Why We Don’t Need and Shouldn’t Want a Public Option
Earlier this year, Senator Patty Murray (D-WA), the chair of the Senate Health, Education, Labor and Pensions Committee, and Congressman Frank Pallone (D-NJ), chairman of the House Energy and Commerce Committee, announced their intent to introduce legislation creating a government-run public health insurance option to compete with private insurers and asked interested organizations to offer perspectives on the issue. In the Healthcare Leadership Council’s (HLC) written response, I told the lawmakers that a public option “is an unnecessary and potentially damaging policy alternative” that “creates a distorted playing field on which private health plans could not adequately compete.”
But this requires some elaboration.
When Congress debated the Affordable Care Act in 2010, heavy Democratic majorities in the Senate and House rejected the notion of a public option. Today, the country and Congress are more evenly divided and there is even less reason to make such a significant change to our health coverage system.
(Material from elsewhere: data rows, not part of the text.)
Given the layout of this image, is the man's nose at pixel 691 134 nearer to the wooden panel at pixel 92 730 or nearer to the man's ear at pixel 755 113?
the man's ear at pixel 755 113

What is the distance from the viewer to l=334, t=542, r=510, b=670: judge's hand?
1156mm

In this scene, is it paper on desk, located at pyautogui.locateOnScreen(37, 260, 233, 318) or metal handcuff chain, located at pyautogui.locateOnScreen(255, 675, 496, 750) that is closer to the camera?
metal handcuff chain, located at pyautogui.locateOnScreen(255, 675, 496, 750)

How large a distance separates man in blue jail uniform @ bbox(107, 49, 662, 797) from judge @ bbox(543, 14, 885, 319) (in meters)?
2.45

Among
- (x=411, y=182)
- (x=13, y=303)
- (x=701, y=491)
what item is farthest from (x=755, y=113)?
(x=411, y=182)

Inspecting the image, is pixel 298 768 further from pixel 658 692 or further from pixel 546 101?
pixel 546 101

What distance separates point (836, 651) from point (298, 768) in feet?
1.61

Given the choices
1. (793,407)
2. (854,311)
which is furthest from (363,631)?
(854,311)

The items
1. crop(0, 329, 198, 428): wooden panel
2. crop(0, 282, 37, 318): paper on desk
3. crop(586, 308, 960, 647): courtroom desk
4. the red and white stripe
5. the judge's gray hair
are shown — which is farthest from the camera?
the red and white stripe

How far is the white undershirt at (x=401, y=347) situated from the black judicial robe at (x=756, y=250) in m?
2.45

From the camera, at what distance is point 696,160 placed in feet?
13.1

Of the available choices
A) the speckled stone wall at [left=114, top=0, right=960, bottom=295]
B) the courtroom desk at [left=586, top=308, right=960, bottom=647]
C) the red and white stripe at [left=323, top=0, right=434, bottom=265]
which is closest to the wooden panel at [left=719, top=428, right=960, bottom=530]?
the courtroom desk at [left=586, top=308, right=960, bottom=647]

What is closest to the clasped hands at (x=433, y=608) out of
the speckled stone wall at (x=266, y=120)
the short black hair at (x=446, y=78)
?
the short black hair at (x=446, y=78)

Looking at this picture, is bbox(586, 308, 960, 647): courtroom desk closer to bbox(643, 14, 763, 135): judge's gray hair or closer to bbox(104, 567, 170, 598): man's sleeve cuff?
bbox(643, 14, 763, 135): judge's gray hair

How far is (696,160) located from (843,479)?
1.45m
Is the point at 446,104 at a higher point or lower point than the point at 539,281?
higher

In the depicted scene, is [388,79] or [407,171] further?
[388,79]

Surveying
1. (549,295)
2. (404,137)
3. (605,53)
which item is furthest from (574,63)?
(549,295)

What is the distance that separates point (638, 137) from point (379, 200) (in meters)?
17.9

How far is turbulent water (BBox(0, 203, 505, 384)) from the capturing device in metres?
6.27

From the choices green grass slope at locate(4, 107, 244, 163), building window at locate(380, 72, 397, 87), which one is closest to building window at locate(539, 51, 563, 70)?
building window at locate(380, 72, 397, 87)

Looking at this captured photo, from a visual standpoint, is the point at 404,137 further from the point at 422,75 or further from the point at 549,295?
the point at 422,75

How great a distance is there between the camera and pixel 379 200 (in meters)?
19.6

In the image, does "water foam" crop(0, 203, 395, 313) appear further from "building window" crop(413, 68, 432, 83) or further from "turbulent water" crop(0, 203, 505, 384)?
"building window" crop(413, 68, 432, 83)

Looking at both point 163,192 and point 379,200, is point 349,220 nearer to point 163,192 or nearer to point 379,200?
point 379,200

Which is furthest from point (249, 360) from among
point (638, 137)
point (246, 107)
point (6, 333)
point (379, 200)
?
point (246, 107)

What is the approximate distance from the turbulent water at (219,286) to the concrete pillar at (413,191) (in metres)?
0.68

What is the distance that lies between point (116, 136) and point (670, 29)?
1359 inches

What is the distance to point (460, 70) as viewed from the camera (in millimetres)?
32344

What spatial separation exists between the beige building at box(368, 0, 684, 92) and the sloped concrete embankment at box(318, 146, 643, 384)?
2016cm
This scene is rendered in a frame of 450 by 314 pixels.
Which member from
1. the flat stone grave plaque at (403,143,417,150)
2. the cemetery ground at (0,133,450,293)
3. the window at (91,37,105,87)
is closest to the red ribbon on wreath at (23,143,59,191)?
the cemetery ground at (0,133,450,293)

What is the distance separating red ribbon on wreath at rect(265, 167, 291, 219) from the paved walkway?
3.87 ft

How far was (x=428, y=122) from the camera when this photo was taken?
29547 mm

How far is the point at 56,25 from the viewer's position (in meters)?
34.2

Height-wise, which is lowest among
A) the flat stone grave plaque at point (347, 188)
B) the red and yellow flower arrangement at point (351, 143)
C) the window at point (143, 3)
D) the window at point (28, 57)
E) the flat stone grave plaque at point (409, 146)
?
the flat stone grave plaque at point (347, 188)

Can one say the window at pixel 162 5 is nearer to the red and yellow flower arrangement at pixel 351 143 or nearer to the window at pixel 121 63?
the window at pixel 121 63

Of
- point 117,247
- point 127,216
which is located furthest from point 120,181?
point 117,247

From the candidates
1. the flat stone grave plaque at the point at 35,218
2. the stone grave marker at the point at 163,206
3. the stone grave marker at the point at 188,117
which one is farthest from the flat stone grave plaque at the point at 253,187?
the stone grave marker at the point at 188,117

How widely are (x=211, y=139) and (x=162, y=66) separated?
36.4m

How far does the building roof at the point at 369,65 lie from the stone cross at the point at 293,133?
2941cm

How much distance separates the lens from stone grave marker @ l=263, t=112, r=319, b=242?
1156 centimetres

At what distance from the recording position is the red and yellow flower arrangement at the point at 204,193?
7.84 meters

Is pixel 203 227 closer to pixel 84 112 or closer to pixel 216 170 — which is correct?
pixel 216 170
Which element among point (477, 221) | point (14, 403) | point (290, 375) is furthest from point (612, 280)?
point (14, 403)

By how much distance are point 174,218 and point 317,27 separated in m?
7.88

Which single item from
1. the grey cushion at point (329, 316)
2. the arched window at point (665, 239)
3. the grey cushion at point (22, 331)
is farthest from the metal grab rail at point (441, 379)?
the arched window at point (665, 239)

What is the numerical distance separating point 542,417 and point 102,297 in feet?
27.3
We are enjoying exceptional stability in which there has been minimal change in monthly premiums in the individual health insurance market for three consecutive years. And we shouldn’t forget that 160 million Americans have health insurance provided by their employers, a benefit worth $800 billion annually in personal value to American families. While there is widespread agreement that we need to continue working toward even greater coverage affordability and accessibility, a public option creates more problems than it solves.
In the HLC response to Senator Murray and Congressman Pallone, I detailed several other likely consequences that would occur if a public option was created:
- A public option offering comparably low, taxpayer-subsidized premiums and reduced out-of-pocket costs would create a scenario in which private plans could not reasonably compete, creating political pressure to make the public option available to all consumers. One study projects this would lead to 123 million people enrolled in the government-run program by 2025, completely destabilizing a private insurance market that – according to a November 2020 Gallup poll – Americans still prefer.
- Patients would likely see decreased access to healthcare providers should a public option come into existence. When Oregon was deliberating the creation of a state public option, an analysis written by President Biden’s administrator of the Centers for Medicare and Medicaid Services (when she was managing director of a health policy analysis firm) found that the public option would likely reduce provider payment rates in order to achieve lower monthly premiums for enrollees. This would be devastating for hospitals, particularly for smaller rural providers.
- If a goal of the public option is to reduce the number of uninsured in the country, it’s likely to fail. A KNG Health Consulting analysis of the public option concept found that roughly 90 percent of enrollees would be comprised of individuals who were already covered by employers or a commercial non-group plan. In other words, it would simply erode the already-successful private marketplaces.
As I told the lawmakers, there are better, less disruptive, more patient-centered policy alternatives. Among them, use premium tax credits and cost-sharing protections to strengthen access to coverage and care for lower-income consumers. Establish a permanent health reinsurance program to support the cost of care for those with significant medical needs. Encourage innovation in state Medicaid programs to emphasize whole person and value-based care as well as care coordination.
In other words, we can have a better health coverage system that serves the needs of every American, but the public option concept would make quality healthcare less, not more, accessible.